There are numerous historical accounts describing the brutality inflicted upon Native Americans by the pilgrims who came to be known as whites. It’s also important to remember, Black enslaved people were part of this journey of discovery to colonization. And they endured the worst of the pilgrims voyage and eventual settlement of the new world. It’s no secret our American teachings is shaped with many untruths and myths about our journey to this point in time, including the rotund myth of Christopher Columbus. As we advance in our knowledge of the world and its history, it’s becoming more evident that all the lies spun have been to lionize white men and their place in the world. This, despite clear, historical and anthropological accounts to the contrary. From human evolution to advancements in civilization, Africans paved the way.
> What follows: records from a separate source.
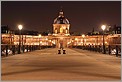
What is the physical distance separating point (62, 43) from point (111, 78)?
167 m

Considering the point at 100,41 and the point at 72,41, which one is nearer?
the point at 100,41

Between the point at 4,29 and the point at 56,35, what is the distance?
60.4 m

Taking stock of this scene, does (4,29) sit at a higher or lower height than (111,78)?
higher

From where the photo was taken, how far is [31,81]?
12.0 meters

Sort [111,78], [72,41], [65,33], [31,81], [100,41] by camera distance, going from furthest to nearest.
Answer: [65,33], [72,41], [100,41], [111,78], [31,81]

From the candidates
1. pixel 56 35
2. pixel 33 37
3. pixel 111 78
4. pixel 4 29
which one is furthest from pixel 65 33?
pixel 111 78

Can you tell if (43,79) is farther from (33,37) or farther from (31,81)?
(33,37)

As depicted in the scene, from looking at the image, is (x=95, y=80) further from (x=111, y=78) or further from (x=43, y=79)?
(x=43, y=79)

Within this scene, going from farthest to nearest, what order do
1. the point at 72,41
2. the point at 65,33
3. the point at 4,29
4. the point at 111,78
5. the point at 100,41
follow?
the point at 65,33 → the point at 72,41 → the point at 100,41 → the point at 4,29 → the point at 111,78

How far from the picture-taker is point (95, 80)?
12312mm

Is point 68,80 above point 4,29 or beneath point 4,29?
beneath

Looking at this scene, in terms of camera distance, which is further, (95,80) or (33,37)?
(33,37)

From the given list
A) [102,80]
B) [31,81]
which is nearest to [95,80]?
[102,80]

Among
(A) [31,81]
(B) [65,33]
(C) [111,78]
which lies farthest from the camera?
(B) [65,33]
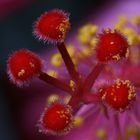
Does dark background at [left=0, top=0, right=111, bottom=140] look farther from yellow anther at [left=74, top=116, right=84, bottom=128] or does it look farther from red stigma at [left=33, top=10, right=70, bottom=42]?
red stigma at [left=33, top=10, right=70, bottom=42]

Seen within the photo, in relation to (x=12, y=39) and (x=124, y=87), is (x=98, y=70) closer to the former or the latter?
(x=124, y=87)

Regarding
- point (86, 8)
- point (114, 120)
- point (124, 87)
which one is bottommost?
point (114, 120)

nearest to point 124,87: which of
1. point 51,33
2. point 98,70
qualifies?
point 98,70

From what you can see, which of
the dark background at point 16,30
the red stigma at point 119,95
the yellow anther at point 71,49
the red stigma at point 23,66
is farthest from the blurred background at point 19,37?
the red stigma at point 119,95

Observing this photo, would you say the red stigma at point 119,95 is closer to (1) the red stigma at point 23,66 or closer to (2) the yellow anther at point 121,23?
(1) the red stigma at point 23,66

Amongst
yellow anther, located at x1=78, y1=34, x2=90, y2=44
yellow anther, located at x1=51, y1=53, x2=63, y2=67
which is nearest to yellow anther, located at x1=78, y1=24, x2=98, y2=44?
yellow anther, located at x1=78, y1=34, x2=90, y2=44

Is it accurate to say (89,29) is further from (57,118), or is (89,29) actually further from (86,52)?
(57,118)
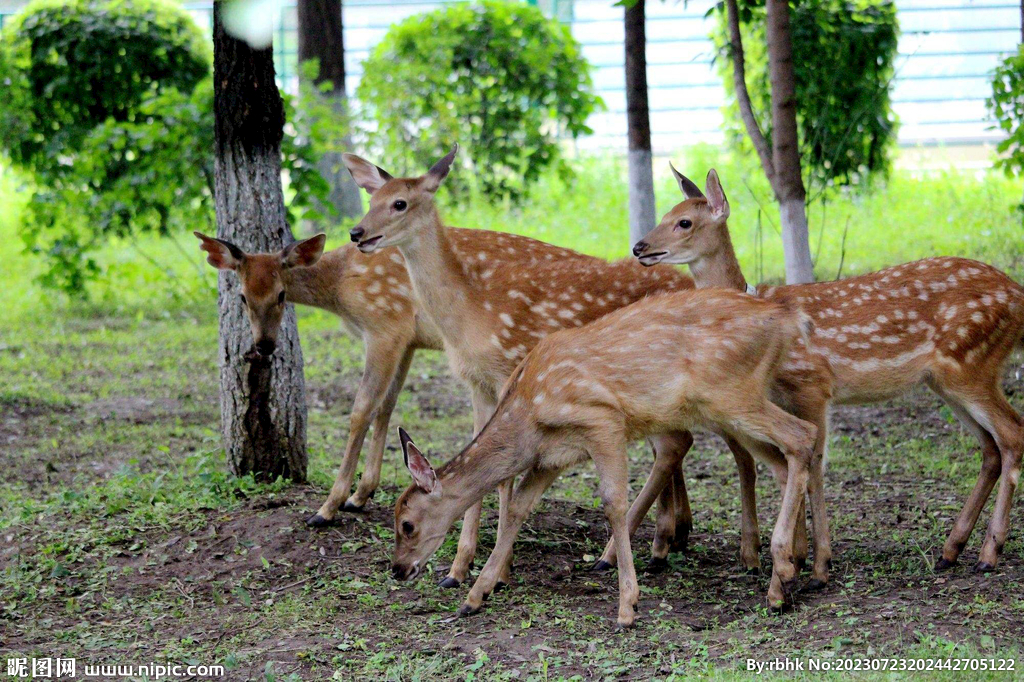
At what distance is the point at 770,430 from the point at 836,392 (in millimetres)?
748

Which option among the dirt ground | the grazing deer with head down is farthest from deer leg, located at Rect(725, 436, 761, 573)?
the grazing deer with head down

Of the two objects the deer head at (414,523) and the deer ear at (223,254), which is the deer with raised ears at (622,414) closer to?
the deer head at (414,523)

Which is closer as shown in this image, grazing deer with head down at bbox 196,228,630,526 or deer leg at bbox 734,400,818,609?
deer leg at bbox 734,400,818,609

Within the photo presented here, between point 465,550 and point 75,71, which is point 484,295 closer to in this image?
point 465,550

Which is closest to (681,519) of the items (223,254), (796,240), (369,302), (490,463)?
(490,463)

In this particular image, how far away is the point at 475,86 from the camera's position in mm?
13906

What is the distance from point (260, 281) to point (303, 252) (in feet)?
1.03

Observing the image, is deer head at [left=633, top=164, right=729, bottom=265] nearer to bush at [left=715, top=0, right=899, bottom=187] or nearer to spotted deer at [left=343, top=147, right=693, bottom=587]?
spotted deer at [left=343, top=147, right=693, bottom=587]

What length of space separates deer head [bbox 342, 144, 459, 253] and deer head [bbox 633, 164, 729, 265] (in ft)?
3.63

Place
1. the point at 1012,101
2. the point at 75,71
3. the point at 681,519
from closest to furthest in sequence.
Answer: the point at 681,519, the point at 1012,101, the point at 75,71

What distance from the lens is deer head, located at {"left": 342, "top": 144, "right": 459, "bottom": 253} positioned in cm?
605

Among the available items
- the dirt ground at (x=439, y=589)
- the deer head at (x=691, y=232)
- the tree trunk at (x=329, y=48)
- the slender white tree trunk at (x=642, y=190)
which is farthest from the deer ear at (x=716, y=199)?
the tree trunk at (x=329, y=48)

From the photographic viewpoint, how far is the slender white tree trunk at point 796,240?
881 centimetres

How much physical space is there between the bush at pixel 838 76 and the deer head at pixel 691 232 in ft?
20.9
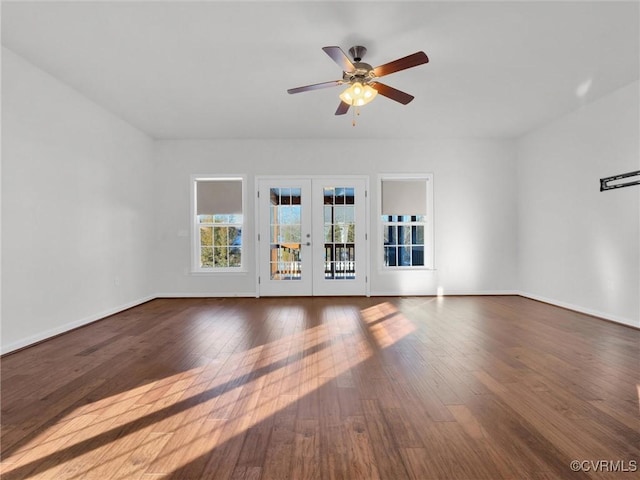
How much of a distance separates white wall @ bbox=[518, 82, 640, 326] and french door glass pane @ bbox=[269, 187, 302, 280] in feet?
13.1

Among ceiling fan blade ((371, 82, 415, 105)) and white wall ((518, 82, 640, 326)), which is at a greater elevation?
ceiling fan blade ((371, 82, 415, 105))

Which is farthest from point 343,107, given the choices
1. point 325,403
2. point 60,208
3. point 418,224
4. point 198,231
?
point 198,231

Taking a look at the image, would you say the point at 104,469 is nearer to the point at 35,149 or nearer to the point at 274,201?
the point at 35,149

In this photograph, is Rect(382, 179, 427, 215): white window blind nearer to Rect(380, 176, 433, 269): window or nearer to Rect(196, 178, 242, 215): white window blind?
Rect(380, 176, 433, 269): window

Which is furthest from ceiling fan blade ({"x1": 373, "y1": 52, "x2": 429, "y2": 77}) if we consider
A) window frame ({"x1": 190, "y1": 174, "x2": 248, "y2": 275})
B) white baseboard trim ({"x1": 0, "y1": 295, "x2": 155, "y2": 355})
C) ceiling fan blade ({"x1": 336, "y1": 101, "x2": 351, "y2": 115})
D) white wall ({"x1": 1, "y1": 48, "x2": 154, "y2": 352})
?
white baseboard trim ({"x1": 0, "y1": 295, "x2": 155, "y2": 355})

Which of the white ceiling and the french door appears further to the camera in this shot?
the french door

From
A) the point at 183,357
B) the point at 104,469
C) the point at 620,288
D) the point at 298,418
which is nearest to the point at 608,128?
the point at 620,288

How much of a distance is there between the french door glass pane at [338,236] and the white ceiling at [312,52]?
1536 mm

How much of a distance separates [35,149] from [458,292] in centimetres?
627

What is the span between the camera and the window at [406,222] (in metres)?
5.93

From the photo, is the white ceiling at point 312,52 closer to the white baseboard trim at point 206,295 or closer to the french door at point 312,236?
the french door at point 312,236

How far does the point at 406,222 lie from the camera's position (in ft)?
19.5

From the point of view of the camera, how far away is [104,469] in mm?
1431

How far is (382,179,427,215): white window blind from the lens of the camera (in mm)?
5934
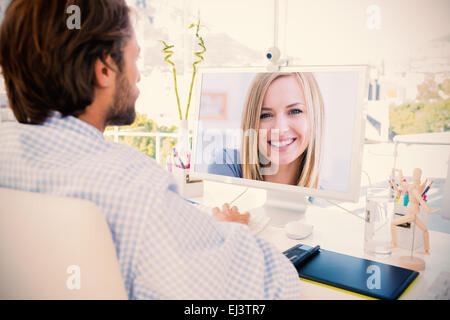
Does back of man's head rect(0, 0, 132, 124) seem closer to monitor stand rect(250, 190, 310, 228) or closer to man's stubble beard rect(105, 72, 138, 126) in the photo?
man's stubble beard rect(105, 72, 138, 126)

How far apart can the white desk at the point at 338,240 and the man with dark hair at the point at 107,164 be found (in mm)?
139

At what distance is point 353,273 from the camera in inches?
31.9

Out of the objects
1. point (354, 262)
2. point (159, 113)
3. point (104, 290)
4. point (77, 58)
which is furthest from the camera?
point (159, 113)

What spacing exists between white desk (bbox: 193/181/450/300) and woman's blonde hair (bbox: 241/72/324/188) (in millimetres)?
178

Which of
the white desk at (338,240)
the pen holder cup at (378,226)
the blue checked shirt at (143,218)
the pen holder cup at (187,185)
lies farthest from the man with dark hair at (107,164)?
the pen holder cup at (187,185)

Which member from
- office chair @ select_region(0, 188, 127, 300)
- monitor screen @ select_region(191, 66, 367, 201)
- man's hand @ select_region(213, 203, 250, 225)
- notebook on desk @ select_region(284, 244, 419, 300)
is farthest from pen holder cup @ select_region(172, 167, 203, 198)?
office chair @ select_region(0, 188, 127, 300)

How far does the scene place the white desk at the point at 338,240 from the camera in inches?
29.6

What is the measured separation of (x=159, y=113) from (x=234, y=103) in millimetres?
2864

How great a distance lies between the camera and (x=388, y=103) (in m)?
3.34

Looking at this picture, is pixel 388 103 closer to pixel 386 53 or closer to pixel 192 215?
pixel 386 53

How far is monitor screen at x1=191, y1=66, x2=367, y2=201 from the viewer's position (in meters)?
1.03

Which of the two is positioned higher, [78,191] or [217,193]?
[78,191]
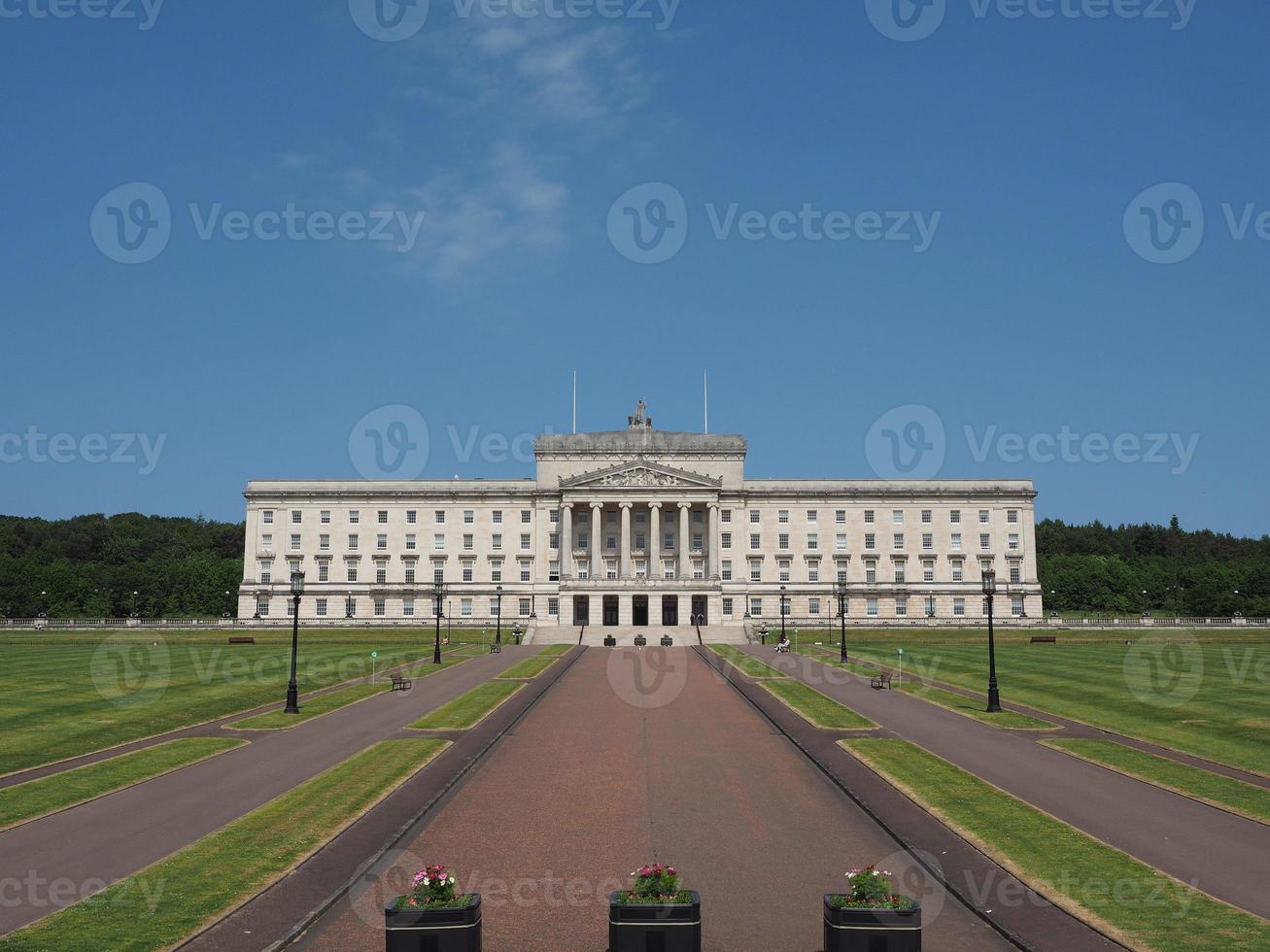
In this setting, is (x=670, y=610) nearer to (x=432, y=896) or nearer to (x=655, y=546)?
(x=655, y=546)

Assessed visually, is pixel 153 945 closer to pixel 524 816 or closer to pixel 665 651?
pixel 524 816

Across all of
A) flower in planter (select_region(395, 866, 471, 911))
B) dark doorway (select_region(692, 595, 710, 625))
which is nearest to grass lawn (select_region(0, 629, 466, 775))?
flower in planter (select_region(395, 866, 471, 911))

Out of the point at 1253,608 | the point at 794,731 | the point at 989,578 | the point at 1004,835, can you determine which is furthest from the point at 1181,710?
the point at 1253,608

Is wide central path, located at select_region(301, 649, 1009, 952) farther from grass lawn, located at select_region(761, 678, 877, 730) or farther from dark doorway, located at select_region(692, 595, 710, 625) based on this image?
dark doorway, located at select_region(692, 595, 710, 625)

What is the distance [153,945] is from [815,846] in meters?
12.4

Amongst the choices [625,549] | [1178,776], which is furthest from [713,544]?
[1178,776]

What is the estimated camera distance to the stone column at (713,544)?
122500 millimetres

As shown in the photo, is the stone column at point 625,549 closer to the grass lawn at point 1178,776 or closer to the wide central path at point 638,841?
the wide central path at point 638,841

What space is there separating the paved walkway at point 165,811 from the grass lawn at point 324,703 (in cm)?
91

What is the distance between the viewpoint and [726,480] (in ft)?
428

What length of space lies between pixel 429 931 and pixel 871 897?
6.02 metres

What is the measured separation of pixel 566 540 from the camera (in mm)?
124812

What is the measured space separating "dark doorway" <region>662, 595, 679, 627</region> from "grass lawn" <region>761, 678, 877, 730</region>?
219 ft

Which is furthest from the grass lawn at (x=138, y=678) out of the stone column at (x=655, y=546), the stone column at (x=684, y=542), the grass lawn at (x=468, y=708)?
the stone column at (x=684, y=542)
Today, Thanksgiving is celebrated as a unique American tradition. It’s a day we celebrate the blessings of family, friendships, abundance and American liberty as we know it. Sadly, many Native Americans recognize this day as one of mourning. And rightfully so when you consider the ugly truths of Thanksgiving, which depicts their ancestors in a tale of brotherhood with their killers. Also, Black folks remain economically and socially oppressed in America despite the riches and bounties their ancestors reaped under forced slave labor that the pilgrims who turned white control and use as a dominating global force and superpower.

The significance of Thanksgiving matters, especially today, because we celebrate despite the reality on the ground for the people who suffered the greatest toll in the establishment of this day of harvest, feasting and celebration of our bounties. It’s a callous truth and yet every year we skip to the festive beat of Thanksgiving, with presidential turkey pardoning’s, parades and family gatherings, all while blindly ignoring history and realism. The world I want to live in celebrates a Thanksgiving where all the people who labored for the harvest equally enjoy and benefit from it. And until that day comes, the gobble, gobble will never be sweet in America.